— INSTRUCTIONS TO FOLLOW —
Could you retype every line below exactly, omitting the images?

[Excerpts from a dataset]
____________________

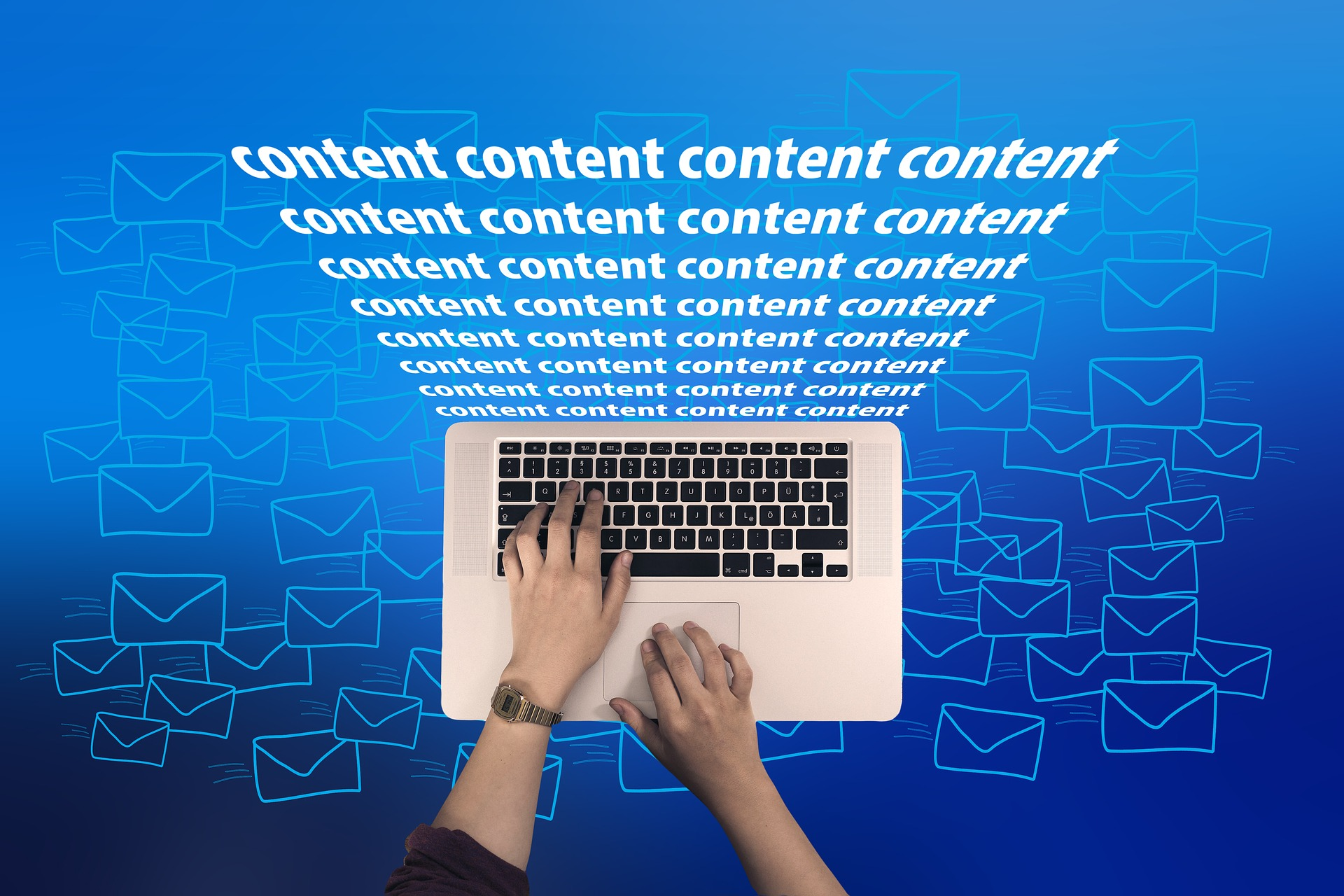 6 signs you need to revamp your content & SEO strategy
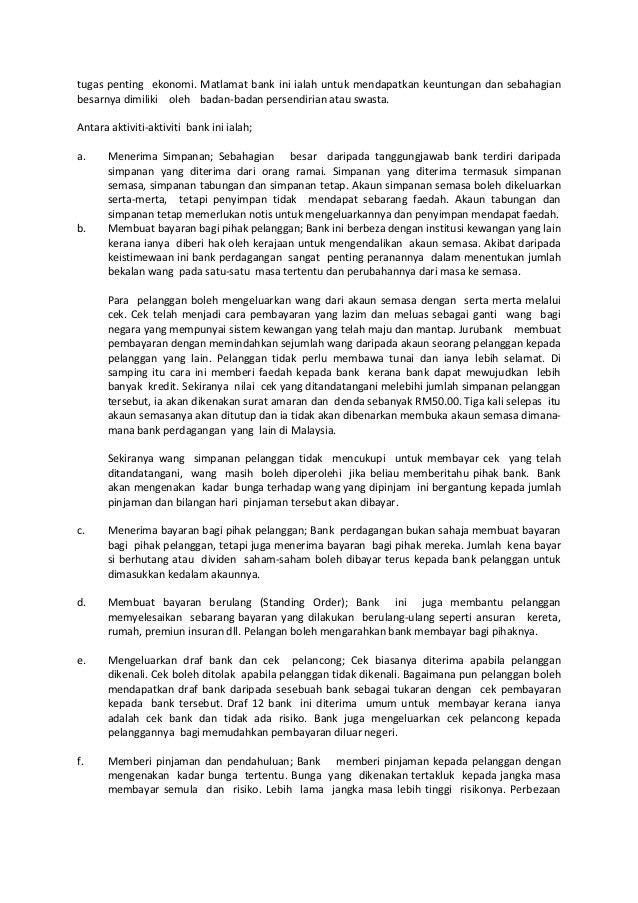 BI-RTGS - Bank Sentral Republik Indonesia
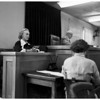 Show Case Hearing (Judge McKay's Court), 1951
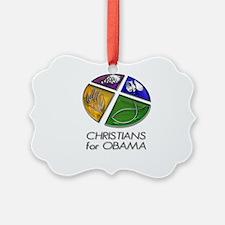 Christians for Obama Ornament
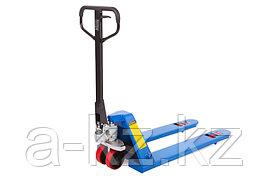 Тележка гидравлическая низкопрофильная  TOR г/п 3000 кг 550х1150 мм RHP (полиуретан.колеса)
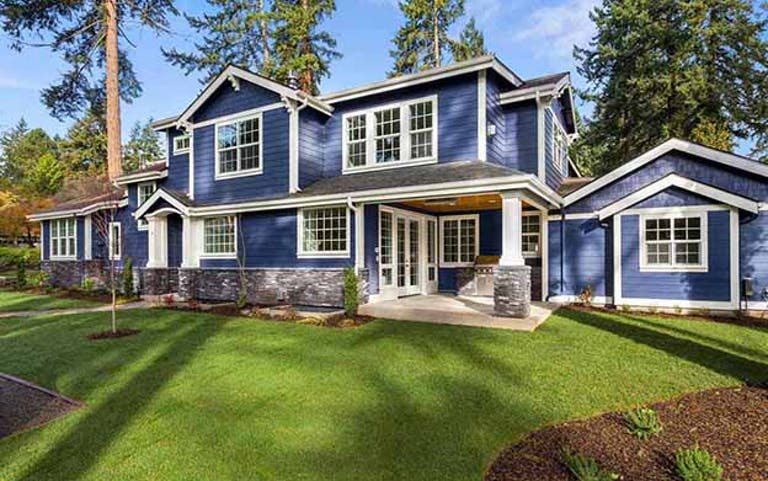 住宅ローンはどうやって選ぶ?金利タイプや返済方法を解説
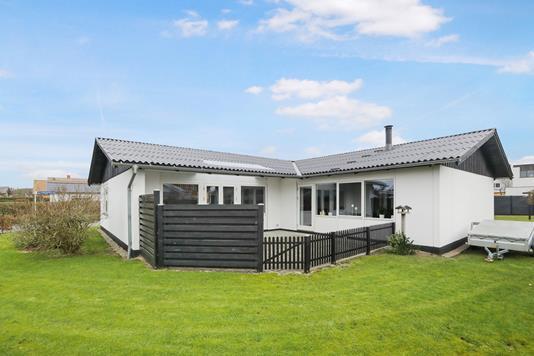 Villa på Urmagerensvej i Aabybro - Ejendommen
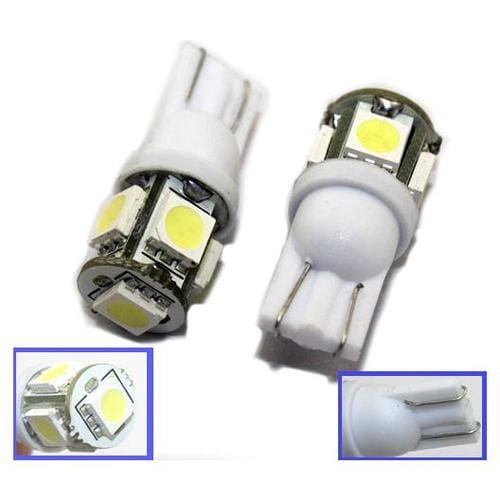 T10 LED Lampa 5 Dioder
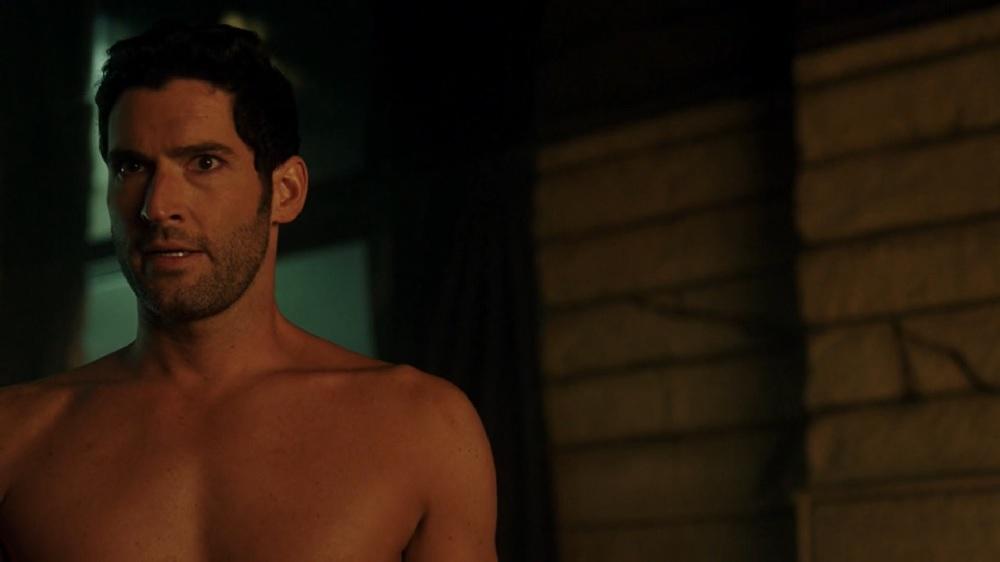 Lucifer la terza stagione arriva in chiaro su 20 dal 29 genn
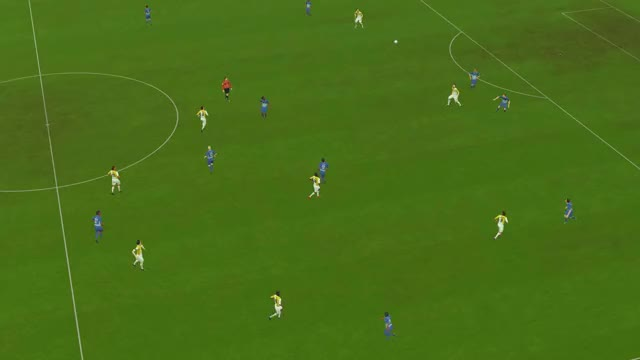 Watch and share Fm17 GIFs by goldmath on Gfycat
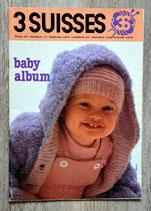 Magazine tricot 3 Suisses - Baby album - NL (Vintage)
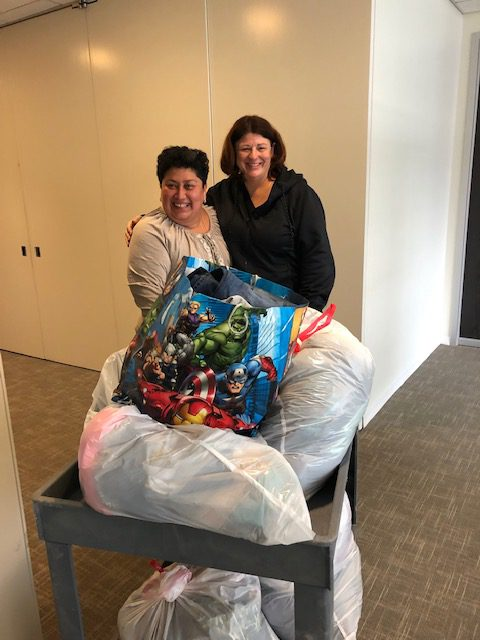 This is Carr Maloney's eighth year participating in the drive. Thanks to Gifts for the Homeless for organizing this much-needed and terrific event!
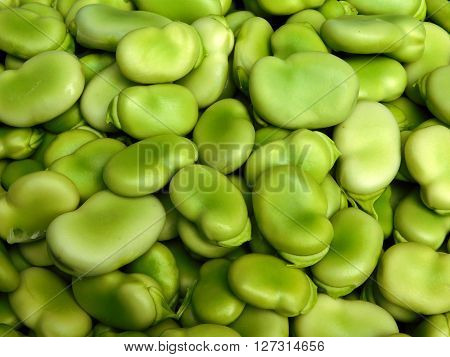 beans to cook and eat in the kitchen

____________________

— RESPONSE AREA —
 6 signs you need to revamp your content & SEO strategy
 BI-RTGS - Bank Sentral Republik Indonesia
 Show Case Hearing (Judge McKay's Court), 1951
 Christians for Obama Ornament
 Тележка гидравлическая низкопрофильная  TOR г/п 3000 кг 550х1150 мм RHP (полиуретан.колеса)
 住宅ローンはどうやって選ぶ?金利タイプや返済方法を解説
 Villa på Urmagerensvej i Aabybro - Ejendommen
 T10 LED Lampa 5 Dioder
 Lucifer la terza stagione arriva in chiaro su 20 dal 29 genn
 Watch and share Fm17 GIFs by goldmath on Gfycat
 Magazine tricot 3 Suisses - Baby album - NL (Vintage)
 This is Carr Maloney's eighth year participating in the drive. Thanks to Gifts for the Homeless for organizing this much-needed and terrific event!
 beans to cook and eat in the kitchen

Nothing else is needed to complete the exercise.